India assembles virtually all its electronic equipment, with an ever-increasing dependence on imports from China. The US State Department notes that China and Taiwan control 70 per cent of global integrated-circuit fabrication, which is vital to the digital economy, apart from advanced weapons systems, aerospace, artificial intelligence and other essential industries.

India has an official presence in Taiwan, normally headed by a senior/retired diplomat. But South Block gets shivers when deciding measures for promoting exchanges of official, industrial and business delegations with Taiwan. India has failed to take advantage of the economic opportunities Taiwan can provide, primarily because of ill-advised policies of being too concerned about implications of its actions on the relations with China.

Prime Minister Narendra Modi has expressed his commitment to building a “self-reliant” India. The more realistic way to achieve self-reliance is to collaborate with companies from with Taipei in Taiwan, and not just Shanghai in China. Business and economic decisions should be based purely on objective considerations, with a focus on attaining increasing self-reliance in business and industrial development.

The 5G threat

The US State Department report pointedly notes: “Since Huawei and ZTE are subject to China’s various national security laws that compel them to ‘support, assist and cooperate with the state intelligence work’, countries that use them as 5G vendors face growing threats to their network integrity, data privacy, economic stability, and national security. This is a fact that our security agencies have been acutely conscious of and must increasingly become an important element in economic policies.

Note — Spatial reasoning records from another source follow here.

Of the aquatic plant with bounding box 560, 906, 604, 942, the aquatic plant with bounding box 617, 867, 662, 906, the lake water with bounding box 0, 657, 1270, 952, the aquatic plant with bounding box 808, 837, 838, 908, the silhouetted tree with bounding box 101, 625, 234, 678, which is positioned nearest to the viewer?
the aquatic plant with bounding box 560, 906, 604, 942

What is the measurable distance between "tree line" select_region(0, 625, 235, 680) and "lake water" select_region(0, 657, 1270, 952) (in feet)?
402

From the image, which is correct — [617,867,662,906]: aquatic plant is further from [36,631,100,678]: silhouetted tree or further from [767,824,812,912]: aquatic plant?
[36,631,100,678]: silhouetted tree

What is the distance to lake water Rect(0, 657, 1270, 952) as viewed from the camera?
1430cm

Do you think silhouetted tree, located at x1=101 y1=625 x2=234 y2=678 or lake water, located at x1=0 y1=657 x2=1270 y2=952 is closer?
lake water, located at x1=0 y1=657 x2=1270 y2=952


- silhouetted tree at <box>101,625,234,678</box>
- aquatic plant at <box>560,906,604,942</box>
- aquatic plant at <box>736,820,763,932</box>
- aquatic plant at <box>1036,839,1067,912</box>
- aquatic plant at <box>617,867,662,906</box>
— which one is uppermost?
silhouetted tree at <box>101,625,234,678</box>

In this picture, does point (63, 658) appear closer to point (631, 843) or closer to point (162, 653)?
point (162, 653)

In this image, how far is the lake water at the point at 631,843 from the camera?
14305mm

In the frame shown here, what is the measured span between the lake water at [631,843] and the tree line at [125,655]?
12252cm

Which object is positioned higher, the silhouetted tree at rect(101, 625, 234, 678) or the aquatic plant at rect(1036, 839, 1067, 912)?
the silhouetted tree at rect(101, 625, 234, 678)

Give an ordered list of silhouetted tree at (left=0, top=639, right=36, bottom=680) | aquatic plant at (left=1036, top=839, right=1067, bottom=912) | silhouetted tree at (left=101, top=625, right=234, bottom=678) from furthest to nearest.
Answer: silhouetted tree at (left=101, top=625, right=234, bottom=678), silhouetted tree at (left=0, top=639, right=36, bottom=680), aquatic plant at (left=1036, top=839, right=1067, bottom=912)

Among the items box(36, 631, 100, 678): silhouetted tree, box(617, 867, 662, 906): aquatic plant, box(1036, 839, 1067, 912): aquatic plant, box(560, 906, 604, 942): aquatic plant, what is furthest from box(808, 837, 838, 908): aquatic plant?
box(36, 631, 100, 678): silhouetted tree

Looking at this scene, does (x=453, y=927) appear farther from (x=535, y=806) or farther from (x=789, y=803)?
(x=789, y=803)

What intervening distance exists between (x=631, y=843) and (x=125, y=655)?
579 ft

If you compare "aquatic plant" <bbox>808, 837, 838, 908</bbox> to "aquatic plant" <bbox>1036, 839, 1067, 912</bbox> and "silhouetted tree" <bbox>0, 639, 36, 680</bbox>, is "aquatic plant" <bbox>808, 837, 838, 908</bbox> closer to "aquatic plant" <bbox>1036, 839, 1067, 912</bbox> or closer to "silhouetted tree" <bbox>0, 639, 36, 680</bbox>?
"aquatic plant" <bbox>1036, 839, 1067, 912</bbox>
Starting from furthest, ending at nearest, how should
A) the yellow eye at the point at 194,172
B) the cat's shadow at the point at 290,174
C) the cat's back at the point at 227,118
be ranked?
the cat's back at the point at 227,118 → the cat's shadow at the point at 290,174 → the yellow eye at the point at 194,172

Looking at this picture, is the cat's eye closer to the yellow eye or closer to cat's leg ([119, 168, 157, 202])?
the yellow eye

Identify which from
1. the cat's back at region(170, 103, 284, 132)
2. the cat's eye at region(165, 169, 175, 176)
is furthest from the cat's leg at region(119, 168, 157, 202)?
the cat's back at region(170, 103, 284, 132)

These are factors that cannot be ignored any longer by India. We have only ourselves to blame if China believes that it can regard and treat India as a “soft state”, incapable of challenging China’s territorial ambitions. In the present context and given China’s dominant say in Pakistani policies, we should not be surprised if Pakistan stirs up tensions along the Line of Control in Jammu and Kashmir and even in locations along the international border, which are easy to infiltrate.

Moreover, given the close collaboration between Pakistan and China, we should be prepared for closer cooperation between them on Jammu and Kashmir. Given its own experience and continuing Russian distrust of China, Putin’s Russia is hardly going to place any trust in Xi Jinping’s China.

The US State Department report clearly spells out concerns which the US and many of its partners have about China’s policies. Given the statements by President-elect Joe Biden himself and members of his team like Anthony Blinken, who has been nominated Secretary of State, the new US administration will be hard-headed in dealing with China.

It will, however, make common cause with China on climate change. There will be significant changes from the Trump administration policies on a series of issues, ranging from dealing with European allies, Russia, Iran and on climate change. Relations with India will be accorded importance, because of the Quad partnership, though there could be some rumblings on developments in Jammu and Kashmir from sections of the Democratic Party.